O ministro da Defesa do Paquistão, Khawaja Muhammad Asif, declarou na 5ª feira (26.fev.2026) que o país entrou em “guerra aberta” com o Afeganistão, após uma série de bombardeios e confrontos na fronteira entre as duas nações. A escalada militar inclui ataques aéreos paquistaneses contra alvos do governo Talibã em cidades como Cabul, Kandahar e Paktia, além de combates terrestres em diversos pontos da fronteira de 2.600 km.
Em publicação nas redes sociais, Asif afirmou que a paciência de Islamabad chegou ao limite. Disse que o Paquistão tentou manter a estabilidade por meios diplomáticos, mas que o Talibã transformou o Afeganistão em base para grupos militantes e atua como aliado indireto da Índia. O ministro declarou que as forças paquistanesas estão respondendo de forma decisiva e escreveu: “Agora é guerra aberta entre nós e vocês”.
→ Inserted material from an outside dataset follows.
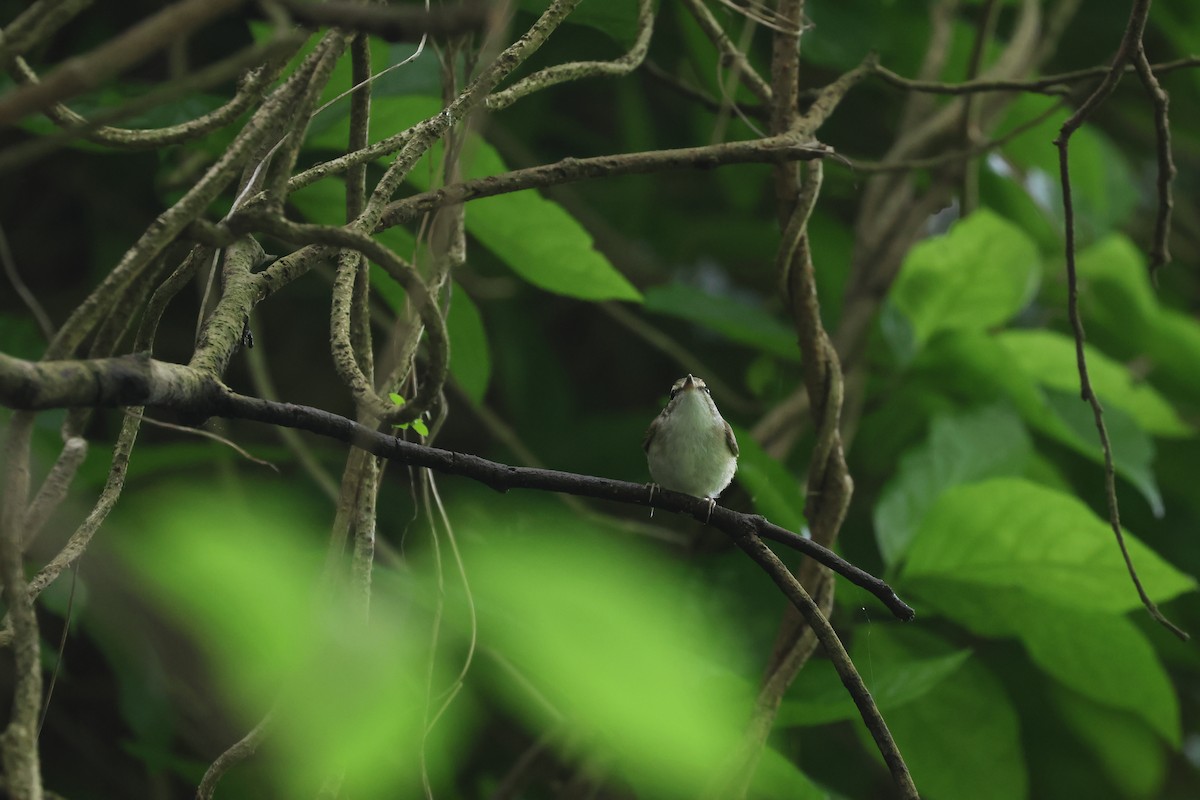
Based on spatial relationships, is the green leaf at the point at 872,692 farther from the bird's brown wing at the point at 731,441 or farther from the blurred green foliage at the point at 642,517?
the bird's brown wing at the point at 731,441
Autoridades paquistanesas afirmaram que os ataques atingiram quartéis, postos militares e depósitos de munição do Talibã. Vídeos divulgados por fontes de segurança mostram explosões e incêndios em instalações militares. Testemunhas em Cabul relataram fortes explosões e grande movimentação de ambulâncias depois dos bombardeios. As informações são da agência Reuters.
O Talibã confirmou que o território afegão foi atingido e declarou que realizou ataques de retaliação contra posições militares do Paquistão. O governo paquistanês disse que 133 combatentes do Talibã morreram e mais de 200 ficaram feridos, enquanto o grupo afegão afirmou ter matado 55 soldados paquistaneses e capturado 19 postos militares.
O confronto representa uma das maiores escaladas militares entre os 2 países desde que o Talibã voltou ao poder no Afeganistão em 2021, depois da retirada das tropas lideradas pelos Estados Unidos. Inicialmente, Islamabad apoiou o novo governo afegão, mas a relação se deteriorou com acusações paquistanesas de que o Afeganistão abriga militantes do TTP (Tehreek-e-Taliban Pakistan), grupo insurgente responsável por atentados contra forças de segurança e civis no Paquistão. O Talibã nega e afirma que a segurança interna do país vizinho é responsabilidade exclusiva de Islamabad.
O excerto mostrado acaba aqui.